Further, many of the initiatives necessary to increase extreme weather resilience—like restoring wetlands to help limit flooding or increasing urban green spaces to cool the air—also fight climate change. These natural climate solutions reduce greenhouse gas emissions and store carbon while also protecting communities from floods, fires, and storms.
“For every $1 Canada spends on resilience and adaptation measures, we get as much as $15 back in direct and indirect savings and benefits.”
While the long-term economic and social values of resilience investments are clear, the challenge is the upfront cost. Governments alone cannot carry the load. Private investment is a necessary catalyst. Attracting it requires private investors getting a return on their investment, which means finding ways to monetize adaptation and natural climate-solution opportunities that produce business-aligned returns on investment.
A swell of research and innovative efforts is working to crack this nut. In 2023, the Climate Institute, in partnership with Co-operators, scoped out a number of avenues for mobilizing private investment in adaptation, supported by Canadian case studies.
“Insurance premiums and “mop-up” savings can provide a source of returns for investors who finance adaptation infrastructure projects.”
For example, the paper shows how insurance premiums and “mop-up” savings can provide a source of returns for investors who finance adaptation infrastructure projects. Imagine a municipality garners private investment to upgrade local levees and stormwater ponds. The improved infrastructure lowers the risk of flood damage, which should lead to relatively lower insurance premiums. Further, the city and other governments spend less on cleanup costs, business interruptions, and emergency services.
More recently, SPI and Nature United collaborated on an effort to unlock the economic power of natural climate solutions. This includes finding ways to unleash private investment in nature, which is critical for climate resilience and mitigation efforts. That can look like strengthening nature-based markets (e.g., improving forest carbon protocols so that sustainably managing a forest pays better than cutting it down). It can also look like developing nature finance tools, work that’s currently being led by Generate Canada’s Nature Investment Hub. From “project finance for permanence” partnerships to conservation impact bonds, these tools generate financial returns alongside environmental, cultural, and social benefits.

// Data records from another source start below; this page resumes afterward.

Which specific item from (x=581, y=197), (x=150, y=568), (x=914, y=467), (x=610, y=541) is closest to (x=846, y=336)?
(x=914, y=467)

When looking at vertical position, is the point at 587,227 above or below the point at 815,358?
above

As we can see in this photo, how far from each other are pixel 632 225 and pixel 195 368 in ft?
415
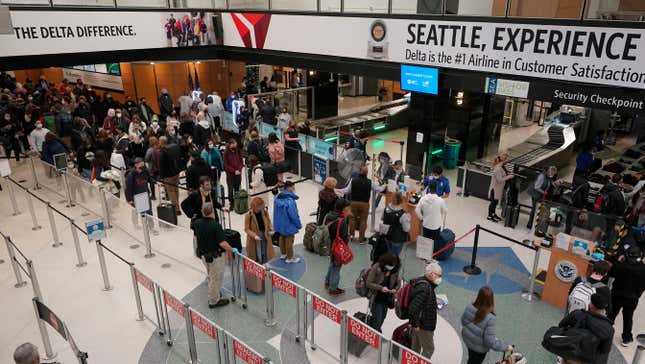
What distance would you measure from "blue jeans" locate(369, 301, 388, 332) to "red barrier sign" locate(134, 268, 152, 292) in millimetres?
3062

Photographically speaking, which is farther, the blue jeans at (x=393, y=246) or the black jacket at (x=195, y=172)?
the black jacket at (x=195, y=172)

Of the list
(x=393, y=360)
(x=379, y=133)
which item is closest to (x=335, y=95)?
(x=379, y=133)

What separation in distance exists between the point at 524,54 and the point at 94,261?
32.6ft

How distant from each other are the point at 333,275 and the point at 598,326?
3.99 meters

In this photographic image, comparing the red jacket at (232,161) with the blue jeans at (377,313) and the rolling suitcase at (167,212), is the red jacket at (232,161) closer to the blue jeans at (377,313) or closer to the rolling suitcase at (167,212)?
the rolling suitcase at (167,212)

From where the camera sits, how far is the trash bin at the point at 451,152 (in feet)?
48.8

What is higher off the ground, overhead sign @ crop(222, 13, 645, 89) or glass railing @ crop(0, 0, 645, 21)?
glass railing @ crop(0, 0, 645, 21)

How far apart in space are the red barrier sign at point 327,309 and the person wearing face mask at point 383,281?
21.7 inches

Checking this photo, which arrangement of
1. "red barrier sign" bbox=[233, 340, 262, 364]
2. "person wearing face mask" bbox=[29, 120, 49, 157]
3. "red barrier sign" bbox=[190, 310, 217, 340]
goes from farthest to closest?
"person wearing face mask" bbox=[29, 120, 49, 157] → "red barrier sign" bbox=[190, 310, 217, 340] → "red barrier sign" bbox=[233, 340, 262, 364]

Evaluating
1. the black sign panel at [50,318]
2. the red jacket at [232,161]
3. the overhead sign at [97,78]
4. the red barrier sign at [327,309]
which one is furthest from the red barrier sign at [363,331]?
the overhead sign at [97,78]

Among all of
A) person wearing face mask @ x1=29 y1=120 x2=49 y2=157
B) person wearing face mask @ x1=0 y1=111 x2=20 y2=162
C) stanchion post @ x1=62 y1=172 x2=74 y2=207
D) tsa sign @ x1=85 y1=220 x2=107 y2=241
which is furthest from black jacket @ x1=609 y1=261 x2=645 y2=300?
person wearing face mask @ x1=0 y1=111 x2=20 y2=162

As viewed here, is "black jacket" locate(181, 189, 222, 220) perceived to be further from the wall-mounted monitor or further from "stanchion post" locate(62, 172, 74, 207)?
the wall-mounted monitor

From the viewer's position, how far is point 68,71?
2439cm

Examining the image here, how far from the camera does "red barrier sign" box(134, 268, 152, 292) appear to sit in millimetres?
6731
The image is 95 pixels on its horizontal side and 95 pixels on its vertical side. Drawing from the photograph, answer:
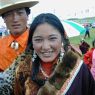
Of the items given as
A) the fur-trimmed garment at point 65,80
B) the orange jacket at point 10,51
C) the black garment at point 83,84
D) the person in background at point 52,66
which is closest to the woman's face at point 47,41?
the person in background at point 52,66

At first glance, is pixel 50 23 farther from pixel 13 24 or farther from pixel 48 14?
pixel 13 24

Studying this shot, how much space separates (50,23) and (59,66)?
0.38m

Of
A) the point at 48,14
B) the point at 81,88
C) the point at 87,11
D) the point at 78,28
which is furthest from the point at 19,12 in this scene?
the point at 87,11

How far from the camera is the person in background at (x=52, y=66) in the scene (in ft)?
10.1

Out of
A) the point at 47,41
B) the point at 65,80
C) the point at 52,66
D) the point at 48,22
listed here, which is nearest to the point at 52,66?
the point at 52,66

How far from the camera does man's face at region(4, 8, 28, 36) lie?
3.98m

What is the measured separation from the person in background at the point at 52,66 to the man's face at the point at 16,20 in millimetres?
755

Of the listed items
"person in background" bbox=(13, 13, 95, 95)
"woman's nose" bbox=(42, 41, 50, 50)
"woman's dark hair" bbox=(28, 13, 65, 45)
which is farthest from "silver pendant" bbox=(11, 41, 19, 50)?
"woman's nose" bbox=(42, 41, 50, 50)

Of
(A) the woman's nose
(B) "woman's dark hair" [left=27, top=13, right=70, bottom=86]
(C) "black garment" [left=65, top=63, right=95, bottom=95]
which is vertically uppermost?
(B) "woman's dark hair" [left=27, top=13, right=70, bottom=86]

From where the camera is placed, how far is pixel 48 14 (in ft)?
10.4

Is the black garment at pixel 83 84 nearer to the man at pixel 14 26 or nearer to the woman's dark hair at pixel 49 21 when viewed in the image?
the woman's dark hair at pixel 49 21

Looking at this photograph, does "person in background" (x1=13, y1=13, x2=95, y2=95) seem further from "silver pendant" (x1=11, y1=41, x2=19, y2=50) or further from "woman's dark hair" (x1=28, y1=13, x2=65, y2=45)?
"silver pendant" (x1=11, y1=41, x2=19, y2=50)

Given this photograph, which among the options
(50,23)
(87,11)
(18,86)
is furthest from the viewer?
(87,11)

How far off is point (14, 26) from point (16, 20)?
72 mm
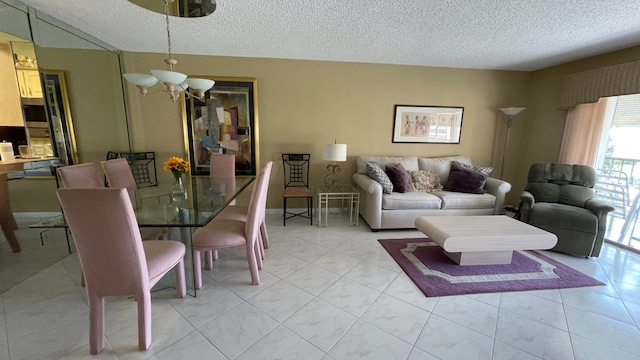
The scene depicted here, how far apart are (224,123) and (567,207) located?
4.47m

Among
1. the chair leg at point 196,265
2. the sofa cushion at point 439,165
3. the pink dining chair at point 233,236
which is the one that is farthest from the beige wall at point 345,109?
the chair leg at point 196,265

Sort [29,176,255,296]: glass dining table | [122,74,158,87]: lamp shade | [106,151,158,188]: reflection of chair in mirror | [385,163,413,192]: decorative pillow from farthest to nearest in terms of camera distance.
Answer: [106,151,158,188]: reflection of chair in mirror, [385,163,413,192]: decorative pillow, [122,74,158,87]: lamp shade, [29,176,255,296]: glass dining table

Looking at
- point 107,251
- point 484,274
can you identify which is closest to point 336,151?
point 484,274

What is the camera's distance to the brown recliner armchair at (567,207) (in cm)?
262

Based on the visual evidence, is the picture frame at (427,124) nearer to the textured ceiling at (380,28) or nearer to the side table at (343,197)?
the textured ceiling at (380,28)

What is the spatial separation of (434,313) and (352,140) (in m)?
2.72

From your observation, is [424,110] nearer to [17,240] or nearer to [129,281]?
[129,281]

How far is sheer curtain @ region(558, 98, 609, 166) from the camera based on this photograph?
3.19 meters

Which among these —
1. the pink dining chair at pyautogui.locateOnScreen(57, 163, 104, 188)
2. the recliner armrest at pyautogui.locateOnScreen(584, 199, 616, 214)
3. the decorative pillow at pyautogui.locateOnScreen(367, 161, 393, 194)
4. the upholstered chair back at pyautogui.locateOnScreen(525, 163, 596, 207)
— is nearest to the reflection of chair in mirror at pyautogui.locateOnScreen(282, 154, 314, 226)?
the decorative pillow at pyautogui.locateOnScreen(367, 161, 393, 194)

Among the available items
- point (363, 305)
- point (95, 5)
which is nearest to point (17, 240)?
point (95, 5)

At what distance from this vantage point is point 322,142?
3932mm

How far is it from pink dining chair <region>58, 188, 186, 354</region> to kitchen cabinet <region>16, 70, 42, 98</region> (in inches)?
83.3

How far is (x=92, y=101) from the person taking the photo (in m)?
3.28

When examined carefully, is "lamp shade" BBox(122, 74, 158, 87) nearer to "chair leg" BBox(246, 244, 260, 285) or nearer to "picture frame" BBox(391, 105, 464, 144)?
"chair leg" BBox(246, 244, 260, 285)
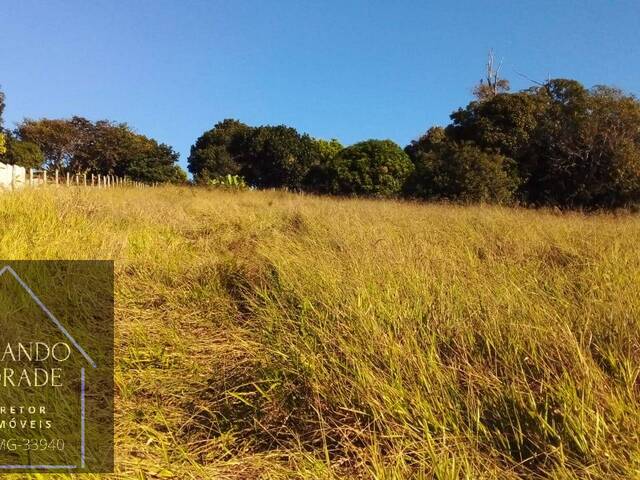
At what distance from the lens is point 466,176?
13438mm

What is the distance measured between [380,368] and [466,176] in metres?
12.5

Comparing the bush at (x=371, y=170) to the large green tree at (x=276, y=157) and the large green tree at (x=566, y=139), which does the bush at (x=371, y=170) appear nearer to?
the large green tree at (x=566, y=139)

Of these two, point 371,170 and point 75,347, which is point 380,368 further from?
point 371,170

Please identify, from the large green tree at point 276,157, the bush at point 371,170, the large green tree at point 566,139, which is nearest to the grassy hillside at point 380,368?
the large green tree at point 566,139

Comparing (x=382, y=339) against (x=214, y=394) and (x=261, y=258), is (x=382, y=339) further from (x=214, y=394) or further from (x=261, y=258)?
(x=261, y=258)

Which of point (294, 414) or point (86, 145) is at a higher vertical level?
point (86, 145)

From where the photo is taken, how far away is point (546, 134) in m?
14.8

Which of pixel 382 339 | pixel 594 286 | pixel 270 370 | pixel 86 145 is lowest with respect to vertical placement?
pixel 270 370

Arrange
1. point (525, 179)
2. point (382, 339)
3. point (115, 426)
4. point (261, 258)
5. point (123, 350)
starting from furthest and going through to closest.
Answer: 1. point (525, 179)
2. point (261, 258)
3. point (123, 350)
4. point (382, 339)
5. point (115, 426)

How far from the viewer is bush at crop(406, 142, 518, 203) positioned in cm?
1315

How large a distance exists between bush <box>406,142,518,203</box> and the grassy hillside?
9.78m

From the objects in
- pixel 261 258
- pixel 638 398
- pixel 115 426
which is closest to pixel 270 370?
pixel 115 426

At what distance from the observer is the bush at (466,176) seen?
43.1 ft

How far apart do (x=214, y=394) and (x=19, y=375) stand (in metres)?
0.98
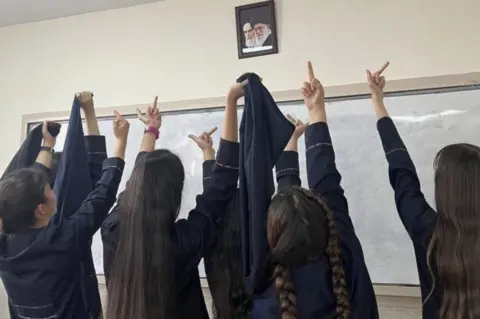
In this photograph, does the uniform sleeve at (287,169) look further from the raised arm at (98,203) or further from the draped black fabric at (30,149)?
the draped black fabric at (30,149)

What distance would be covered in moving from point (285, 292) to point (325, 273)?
0.34ft

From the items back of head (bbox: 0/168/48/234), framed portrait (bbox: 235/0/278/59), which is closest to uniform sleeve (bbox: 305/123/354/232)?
back of head (bbox: 0/168/48/234)

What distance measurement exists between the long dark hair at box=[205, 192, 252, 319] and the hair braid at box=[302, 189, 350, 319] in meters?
0.26

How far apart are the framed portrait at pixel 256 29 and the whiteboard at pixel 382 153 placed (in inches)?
12.0

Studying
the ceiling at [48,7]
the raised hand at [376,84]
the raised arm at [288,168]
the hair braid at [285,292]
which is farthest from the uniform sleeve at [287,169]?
the ceiling at [48,7]

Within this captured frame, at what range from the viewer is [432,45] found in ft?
5.95

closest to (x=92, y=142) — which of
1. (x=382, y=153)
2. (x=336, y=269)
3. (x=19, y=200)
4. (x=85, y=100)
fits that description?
(x=85, y=100)

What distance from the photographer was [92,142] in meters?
1.58

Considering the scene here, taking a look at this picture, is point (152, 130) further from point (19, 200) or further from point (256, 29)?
point (256, 29)

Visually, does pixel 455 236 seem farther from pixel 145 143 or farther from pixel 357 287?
pixel 145 143

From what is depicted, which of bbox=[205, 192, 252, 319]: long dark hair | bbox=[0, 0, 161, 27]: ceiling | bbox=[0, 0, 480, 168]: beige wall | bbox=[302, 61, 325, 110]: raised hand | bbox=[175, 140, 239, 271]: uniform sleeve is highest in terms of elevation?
bbox=[0, 0, 161, 27]: ceiling

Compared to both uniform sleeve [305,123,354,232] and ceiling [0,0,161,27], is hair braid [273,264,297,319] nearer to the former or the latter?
uniform sleeve [305,123,354,232]

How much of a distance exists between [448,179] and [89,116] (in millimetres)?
1125

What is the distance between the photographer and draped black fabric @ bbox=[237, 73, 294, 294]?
42.9 inches
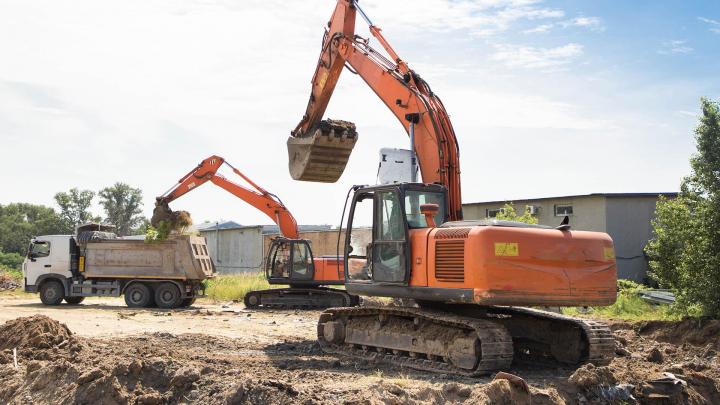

We Have Much Farther to Go
When it comes to transforming climate-driven financial vulnerability into climate-proofed financial resilience, Canada has a long way to go. At the crux of this challenge lies a fundamentally wicked problem: how do we turn solutions that benefit Canadians broadly into investable opportunities for private capital? It will take an all-hands-on-deck approach and collective efforts to experiment with and scale promising solutions in real life.
“How do we turn solutions that benefit Canadians broadly into investable opportunities for private capital?”
All of this requires political will and private commitment, which can be hard to come by in a world facing upheaval on so many fronts. That’s why it’s important to remember what’s at stake in this fight for financial and climate resilience. It isn’t numbers. Not figures on a balance sheet or calculations in a report. It’s people, it’s all of us, doing our best to protect what we love and to make our families and communities resilient.
1. Financial Resilience Institute’s Financial Resilience Index Model measures household financial resilience, defined as one’s ability to get through financial hardship, stressors and shocks as a result of unplanned life events, across nine behavioural, sentiment and resilience indicators. Financial resilience is measured at the national, provincial, segment and individual household level with a pre-pandemic baseline of February 2020 and Index data based on a sample size of approximately 5000 adult Canadians three times a year. ‘’Extremely Vulnerable’ households have a financial resilience score of 0 to 30; ‘Financially Vulnerable’ a score of 30.01 to 50; ‘Approaching Resilience’ a score of 50.01 to 70, and ‘Financially Resilient’ a score of 70.01 to 100.
Seymour Financial Resilience Index ® is a registered trademark used under license by the Financial Resilience Society.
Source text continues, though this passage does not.